This article originally appeared on March 1, 2019 by the San Francisco Chronicle.
Ride-hailing startup Lyft filed for an initial public offering Friday morning, a move that puts the San Francisco company ahead of hometown rival Uber in a closely watched race to Wall Street.
The company had 1.9 million drivers and 30.7 million riders last year, according to its filing with the U.S. Securities and Exchange Commission, the first required disclosure for a sale of stock to the general public.
Lyft recorded $8.1 billion in fares and other payments in 2018 — most of which it paid out to drivers and others. The company doubled its revenue — mostly the commissions it takes on rides — last year to reach $2.2 billion.
Lyft also recorded a loss of $911.3 million last year.
The company’s losses have been climbing over the years, but that isn’t unusual for a company focused on rapid growth, according to Anil Persad, director of technical accounting and transaction services at MorganFranklin Consulting.
“I would expect to see them continue to have losses as the years go by; it may eventually taper down,” Persad said. “But I think any time you think about these early-stage companies and they’re in growth mode, they’re very much willing to make the investments in their business.”
The company also noted that it faced “intense competition” in the ride-hailing industry.
Lyft named Uber, Gett and Via as its main competitors in the market. Jump, which is owned by Uber, Lime and Bird are its main competition in the bike- and scooter-rental market, according to the filing. Lyft said other companies, such as Alphabet’s Waymo and Apple, are investing in autonomous driving technology and could compete with Lyft in the future.

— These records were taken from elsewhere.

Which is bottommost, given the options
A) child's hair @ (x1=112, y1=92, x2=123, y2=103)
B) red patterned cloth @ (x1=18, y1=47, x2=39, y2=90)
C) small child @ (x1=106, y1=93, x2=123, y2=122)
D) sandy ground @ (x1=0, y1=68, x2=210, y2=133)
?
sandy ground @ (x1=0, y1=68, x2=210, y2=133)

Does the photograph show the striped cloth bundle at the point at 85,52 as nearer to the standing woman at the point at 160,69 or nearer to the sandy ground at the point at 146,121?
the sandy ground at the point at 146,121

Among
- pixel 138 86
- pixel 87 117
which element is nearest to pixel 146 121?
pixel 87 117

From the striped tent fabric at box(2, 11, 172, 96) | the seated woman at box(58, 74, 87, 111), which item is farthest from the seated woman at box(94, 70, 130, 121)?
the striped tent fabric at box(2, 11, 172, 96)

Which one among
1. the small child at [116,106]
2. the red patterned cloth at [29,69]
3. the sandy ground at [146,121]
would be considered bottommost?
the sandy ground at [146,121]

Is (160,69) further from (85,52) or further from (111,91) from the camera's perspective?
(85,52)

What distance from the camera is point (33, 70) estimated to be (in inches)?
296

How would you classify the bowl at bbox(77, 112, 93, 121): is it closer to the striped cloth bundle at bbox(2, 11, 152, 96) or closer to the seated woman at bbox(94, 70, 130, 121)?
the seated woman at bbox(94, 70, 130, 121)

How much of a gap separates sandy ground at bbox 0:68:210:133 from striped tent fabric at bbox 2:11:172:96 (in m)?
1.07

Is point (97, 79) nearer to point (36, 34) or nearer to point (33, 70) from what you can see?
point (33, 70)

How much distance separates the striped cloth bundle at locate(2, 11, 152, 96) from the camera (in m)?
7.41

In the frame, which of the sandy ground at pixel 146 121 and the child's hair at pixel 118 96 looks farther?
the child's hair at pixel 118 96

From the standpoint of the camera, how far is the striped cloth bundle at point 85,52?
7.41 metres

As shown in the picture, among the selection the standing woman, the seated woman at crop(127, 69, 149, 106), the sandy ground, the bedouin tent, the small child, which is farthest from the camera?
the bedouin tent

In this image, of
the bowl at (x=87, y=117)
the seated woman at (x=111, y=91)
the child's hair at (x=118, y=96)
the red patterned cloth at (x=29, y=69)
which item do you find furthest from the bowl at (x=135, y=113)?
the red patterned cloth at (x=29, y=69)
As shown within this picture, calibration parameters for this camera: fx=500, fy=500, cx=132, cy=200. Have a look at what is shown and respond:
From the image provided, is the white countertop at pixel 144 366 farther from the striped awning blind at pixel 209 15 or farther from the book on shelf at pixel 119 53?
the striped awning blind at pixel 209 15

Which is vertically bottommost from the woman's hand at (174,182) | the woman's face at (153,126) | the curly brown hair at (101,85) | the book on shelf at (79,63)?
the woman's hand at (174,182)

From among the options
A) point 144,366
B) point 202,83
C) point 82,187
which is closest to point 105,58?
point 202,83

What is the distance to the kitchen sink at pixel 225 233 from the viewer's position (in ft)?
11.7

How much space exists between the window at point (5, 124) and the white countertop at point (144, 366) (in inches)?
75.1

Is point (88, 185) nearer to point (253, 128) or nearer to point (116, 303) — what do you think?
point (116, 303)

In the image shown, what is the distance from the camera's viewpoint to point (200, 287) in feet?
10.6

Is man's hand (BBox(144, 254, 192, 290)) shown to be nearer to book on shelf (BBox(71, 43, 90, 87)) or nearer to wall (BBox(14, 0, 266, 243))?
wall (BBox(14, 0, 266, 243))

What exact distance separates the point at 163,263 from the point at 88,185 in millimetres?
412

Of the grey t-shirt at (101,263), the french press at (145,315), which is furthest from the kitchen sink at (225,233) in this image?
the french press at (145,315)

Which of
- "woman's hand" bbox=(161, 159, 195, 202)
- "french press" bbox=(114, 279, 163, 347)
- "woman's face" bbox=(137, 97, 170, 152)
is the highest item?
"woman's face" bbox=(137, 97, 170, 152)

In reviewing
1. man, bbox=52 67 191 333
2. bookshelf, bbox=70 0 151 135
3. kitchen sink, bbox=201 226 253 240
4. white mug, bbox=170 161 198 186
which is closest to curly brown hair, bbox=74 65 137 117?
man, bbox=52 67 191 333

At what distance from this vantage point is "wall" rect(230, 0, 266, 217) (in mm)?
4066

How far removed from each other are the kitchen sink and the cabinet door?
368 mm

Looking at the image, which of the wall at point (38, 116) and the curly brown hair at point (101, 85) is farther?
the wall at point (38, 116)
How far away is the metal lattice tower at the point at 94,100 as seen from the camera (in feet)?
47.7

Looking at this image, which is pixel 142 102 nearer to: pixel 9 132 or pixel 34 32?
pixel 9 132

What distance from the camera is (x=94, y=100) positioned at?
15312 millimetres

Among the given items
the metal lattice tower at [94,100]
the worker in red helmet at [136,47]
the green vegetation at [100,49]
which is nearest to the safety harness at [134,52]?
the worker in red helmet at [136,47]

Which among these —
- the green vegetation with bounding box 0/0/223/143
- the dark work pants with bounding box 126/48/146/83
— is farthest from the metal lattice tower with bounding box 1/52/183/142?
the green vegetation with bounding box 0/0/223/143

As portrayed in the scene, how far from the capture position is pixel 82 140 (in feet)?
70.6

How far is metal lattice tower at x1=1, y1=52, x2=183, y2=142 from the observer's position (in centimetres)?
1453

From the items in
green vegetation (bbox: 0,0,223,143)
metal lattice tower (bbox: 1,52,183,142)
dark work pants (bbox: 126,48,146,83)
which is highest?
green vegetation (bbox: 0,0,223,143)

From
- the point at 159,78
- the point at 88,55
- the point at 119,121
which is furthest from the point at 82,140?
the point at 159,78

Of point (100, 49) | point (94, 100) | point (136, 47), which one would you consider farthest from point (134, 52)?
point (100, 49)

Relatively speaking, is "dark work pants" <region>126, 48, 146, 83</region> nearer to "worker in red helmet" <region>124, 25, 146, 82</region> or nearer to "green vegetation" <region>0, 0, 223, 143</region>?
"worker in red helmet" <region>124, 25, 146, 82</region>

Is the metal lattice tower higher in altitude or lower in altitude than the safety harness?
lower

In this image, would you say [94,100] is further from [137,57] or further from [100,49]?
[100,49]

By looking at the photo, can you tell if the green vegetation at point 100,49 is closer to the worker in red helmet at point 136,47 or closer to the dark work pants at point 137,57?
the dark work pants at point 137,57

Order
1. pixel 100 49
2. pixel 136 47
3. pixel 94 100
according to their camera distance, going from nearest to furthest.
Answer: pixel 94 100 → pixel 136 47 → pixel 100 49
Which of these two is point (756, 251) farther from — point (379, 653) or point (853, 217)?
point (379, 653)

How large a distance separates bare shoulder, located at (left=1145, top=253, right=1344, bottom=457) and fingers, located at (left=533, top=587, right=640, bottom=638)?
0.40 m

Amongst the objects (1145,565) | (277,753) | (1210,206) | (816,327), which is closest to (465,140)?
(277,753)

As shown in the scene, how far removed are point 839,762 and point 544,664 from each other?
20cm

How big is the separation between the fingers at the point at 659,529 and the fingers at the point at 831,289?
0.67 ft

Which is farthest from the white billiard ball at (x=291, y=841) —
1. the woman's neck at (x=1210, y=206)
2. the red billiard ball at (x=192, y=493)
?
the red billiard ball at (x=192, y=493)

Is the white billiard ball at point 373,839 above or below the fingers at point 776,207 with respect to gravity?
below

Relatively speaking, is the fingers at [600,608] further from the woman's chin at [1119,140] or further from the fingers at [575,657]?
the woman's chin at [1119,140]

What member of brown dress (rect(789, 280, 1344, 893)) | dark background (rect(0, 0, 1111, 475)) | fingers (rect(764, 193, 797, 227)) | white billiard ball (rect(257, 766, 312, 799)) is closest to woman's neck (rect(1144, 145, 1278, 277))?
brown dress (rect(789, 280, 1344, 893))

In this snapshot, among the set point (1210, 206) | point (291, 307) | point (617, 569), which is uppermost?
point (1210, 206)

Lyft plans two classes of stock, which gives more voting power to the company’s co-founders, Logan Green and John Zimmer. Green is Lyft’s CEO and Zimmer is president and vice chairman of the board
“(It’s) not as bad as Snap, where the new investors had zero votes per share,” said Matt Kennedy, a senior IPO market strategist at Renaissance Capital, a provider of institutional IPO research.
In Lyft’s case, Green and Zimmer would get 20 votes per share, while new investors would get one vote.
“The risk is that if these co-founders have missteps or a vision that doesn’t align with investors’ interests, then public investors have no recourse,” Kennedy said. The co-founders “are able to control the board, or at least have a highly outsized vote.”
Uber also is expected to go public this year. Lyft’s filing on Friday gives Uber significant insight into Lyft’s operations, Kennedy said, but it also gives itself plenty of attention as the first tech unicorn since October and the first “decacorn” — a private company valued by investors at more than $10 billion — in about a year to file for an IPO. Lyft was last valued at $15 billion.
“If they’d waited until Uber had gone public I think they would have gotten a lot of attention, but … it would’ve been like a smaller Uber,” Kennedy said. “But I think by going first I think every IPO investor is going to be looking at this company and (Lyft) can set the narrative … before Uber has anything to say about it.”
Lyft did not respond to a request for comment.